XAS Applications in Biology
Silver is quite an aggressive metal in the metabolic system. However, Ag can only occupy "biological" sites with amino acids which are the components of proteins or with the nucleotides which are components of DNA, RNA (Fig. 1). Data from Ag impregnated bacterial cells at Ag L3 edge confirms this. Linear combination fitting resulted in perfect fits using just these 4 Ag-amino acid compounds (Fig. 2).
How does Ag (silver) kill bacteria? – It "hooks“ up to cysteine, enzymes or DNA and disrupts the metabolism and the reproductive cycle.

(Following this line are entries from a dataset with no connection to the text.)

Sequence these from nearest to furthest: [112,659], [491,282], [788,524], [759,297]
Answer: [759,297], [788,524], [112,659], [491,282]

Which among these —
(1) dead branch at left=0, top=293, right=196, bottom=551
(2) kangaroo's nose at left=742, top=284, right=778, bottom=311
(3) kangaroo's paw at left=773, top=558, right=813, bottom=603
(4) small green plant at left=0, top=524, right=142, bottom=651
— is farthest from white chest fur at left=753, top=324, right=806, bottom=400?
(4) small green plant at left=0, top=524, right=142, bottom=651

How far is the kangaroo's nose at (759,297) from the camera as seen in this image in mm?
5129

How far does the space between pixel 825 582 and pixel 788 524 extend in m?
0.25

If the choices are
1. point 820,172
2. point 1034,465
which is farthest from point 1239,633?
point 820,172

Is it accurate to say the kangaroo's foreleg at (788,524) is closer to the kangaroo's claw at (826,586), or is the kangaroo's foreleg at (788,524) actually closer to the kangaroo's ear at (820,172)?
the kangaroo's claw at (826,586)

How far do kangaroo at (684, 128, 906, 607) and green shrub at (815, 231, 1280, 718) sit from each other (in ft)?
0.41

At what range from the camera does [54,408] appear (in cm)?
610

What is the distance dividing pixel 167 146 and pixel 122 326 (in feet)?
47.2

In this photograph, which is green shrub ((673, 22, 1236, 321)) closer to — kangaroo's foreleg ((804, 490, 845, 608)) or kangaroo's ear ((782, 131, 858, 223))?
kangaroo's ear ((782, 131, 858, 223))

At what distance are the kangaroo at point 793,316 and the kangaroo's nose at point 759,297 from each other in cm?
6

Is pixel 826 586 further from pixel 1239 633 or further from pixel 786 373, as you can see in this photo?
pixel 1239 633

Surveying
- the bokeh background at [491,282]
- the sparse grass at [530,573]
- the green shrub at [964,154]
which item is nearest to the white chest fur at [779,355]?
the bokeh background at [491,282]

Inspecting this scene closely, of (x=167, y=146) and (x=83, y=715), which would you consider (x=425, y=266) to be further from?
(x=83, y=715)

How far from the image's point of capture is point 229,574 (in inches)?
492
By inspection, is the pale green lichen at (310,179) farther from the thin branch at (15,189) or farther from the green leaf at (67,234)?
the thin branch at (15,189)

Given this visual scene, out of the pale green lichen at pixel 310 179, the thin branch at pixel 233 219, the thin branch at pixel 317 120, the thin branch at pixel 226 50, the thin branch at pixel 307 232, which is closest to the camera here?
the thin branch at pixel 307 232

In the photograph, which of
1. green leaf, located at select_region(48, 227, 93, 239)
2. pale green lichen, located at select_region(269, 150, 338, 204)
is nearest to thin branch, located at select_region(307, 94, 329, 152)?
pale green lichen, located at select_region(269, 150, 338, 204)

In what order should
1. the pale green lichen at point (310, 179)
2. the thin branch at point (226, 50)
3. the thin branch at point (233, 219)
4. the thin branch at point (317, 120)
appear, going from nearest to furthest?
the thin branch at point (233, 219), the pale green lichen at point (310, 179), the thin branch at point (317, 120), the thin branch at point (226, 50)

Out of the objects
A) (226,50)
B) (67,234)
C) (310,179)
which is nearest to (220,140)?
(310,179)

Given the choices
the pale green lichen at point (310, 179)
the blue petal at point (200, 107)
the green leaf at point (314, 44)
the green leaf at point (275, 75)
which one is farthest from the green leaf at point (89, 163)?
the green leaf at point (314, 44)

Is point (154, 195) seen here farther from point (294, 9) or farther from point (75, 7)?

G. L. Bovenkamp, U. Zanzen, K. Sai Krishna, J. Hormes, A. Prange (2013) X-Ray Absorption Near-Edge Structure (XANES) Spectroscopy Study of the Interaction of Silver Ions with Staphylococcus aureus, Listeria monocytogenes, and Escherichia coli. Appl. Environ. Microbiol. 79:20 6385-6390; DOI:10.1128/AEM.01688-13
Figure 1: Possible Ag bonding sites in cell
Figure 2: Results: Ag L3 XANES spectra of bacterial cells with Ag and Ag-amino acid reference compounds
Nanoparticles used for cancer treatment
The optimization of iron oxide nanoparticles for the enhancement of contrast of tumor cells for MRT was investigated . Can the contrast be enhanced by changing the magnetic moment of the ion-oxide nanoparticles? The biofunctionalization was achieved using LHRH (Luteinizing Hormone Releasing Hormone) ligands. Smaller nanoparticles are taken up much better by the cells but the magnetic moment (and therefore the contrast) is better for the bigger nanoparticles. Figure 3a and 3b show the TEM of the nanoparticles. In Figure 3c the XANES spectra show the high similarity of the nanoparticles inside the cells with magnetite and confirm that they did not change during uptake.